Frodo spent the next morning with Boromir on an extended walk. He was going to return to the Dead Marshes in the afternoon and he wanted to surround himself with beauty and life first. He also wanted to reassure the man through his company and the hand he clasped that all was truly forgiven. They didn’t speak but much was said.

Frodo took a light meal in the early afternoon for he feared the weight of the memories would make him ill. Carefully he laid his writing tablet on top of his crossed legs and breathed deeply several times to fill himself with the freshness of the air around him. The grass tickled his feet and the wind caressed his curls and cheeks. He looked long at the bright blue sky and listened to the sounds of the birds around him. Then he brought to mind the Lady’s light and entered the Marshes.

Dusk fell quickly around the Ring-bearer and soon the only illumination was the candles in the water. He tore his eyes away from the rotting bodies but was always drawn back to them. To counter the light from the corpses, he looked at them through the light of the Lady. They were not then as frightening and sad, and he was able to fight the compulsion he had felt before to join them and explore the murky depths that had been their home for so very long. He traveled on, past the sickening smells and terrible sights, forcing his uneasy stomach to remain calm. Soon he felt the growing weight and dreadful exposure to the Eye. He told himself it was not there anywhere. The Enemy’s power was gone. It could no longer hurt him. The Lady was with him. Part of him believed that. He wandered through the reed beds until the rest of him did and he could stand aright again. If he was unveiled to the Enemy, he was also just as clearly seen by the Lady. She would protect him.

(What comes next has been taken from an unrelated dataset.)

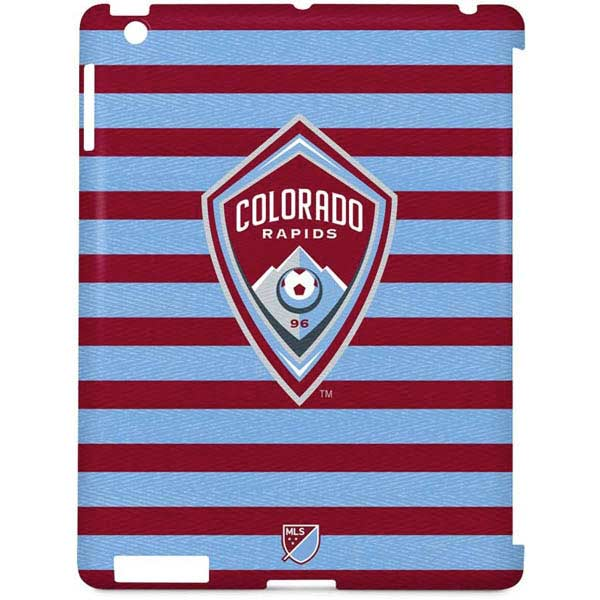 Colorado Rapids Tablet Cases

Frodo came to himself, feeling only slightly nauseous. The day was still bright and alive and he breathed in the fresh air as if it had been hours since he had last sensed it. Perhaps it was. He began to write and continued through to meeting with Faramir, his confrontation with Smeagol at the Forbidden Pool and the sign he had received at the Cross-roads. The thought of the man brought a smile for himself and for the pleasure it would bring Boromir, but the memory of what happened with the capture of Gollum and the strain it caused to Smeagol’s journey back to the light caused Frodo to think of his own betrayal at the Fire and the struggle he still had to overcome that.

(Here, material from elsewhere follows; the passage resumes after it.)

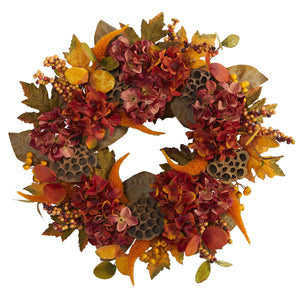 "24"" Fall Hydrangea, Lotus and Berries Artificial Wreath"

As Boromir read the pages, he spent longest on the ones about Faramir, reading and re-reading them. The man finally looked up. Tears were in his eyes that his brother grieved for him so but there was also pride and love and the knowledge that Faramir knew that he lived still.  “I never saw the Marshes, but I know the stories. My brother went there once. He did not speak of it but he spent longer at the Standing Silence upon his return and I could see horror, sorrow, and pity in his eyes.”

Frodo’s voice was not nearly as haunted as his eyes. In the former, there was a hint of hope, like a single flower pushing up from the foulness and struggling to live amidst such ruin. “It was the safest route with Smeagol’s guidance. If you could visit it now, it would not be as heavy with the weight of the Enemy’s will. Perhaps one day it will even heal and be a more proper memorial to the fallen.”

“I would hope it to be so. It was a great victory for Elves and Men, and such a great defeat too. If Isildur had not failed in his duty, the Ring would have never come down to torment us. You would be happy in your Shire and I would be at my father and brother’s sides. But I cannot blame Isildur, knowing the terrible lust that rose from within for the Ring, and the power of it so freshly cut from the hand of the Nameless. It would have been a marvel indeed if he had not fallen.”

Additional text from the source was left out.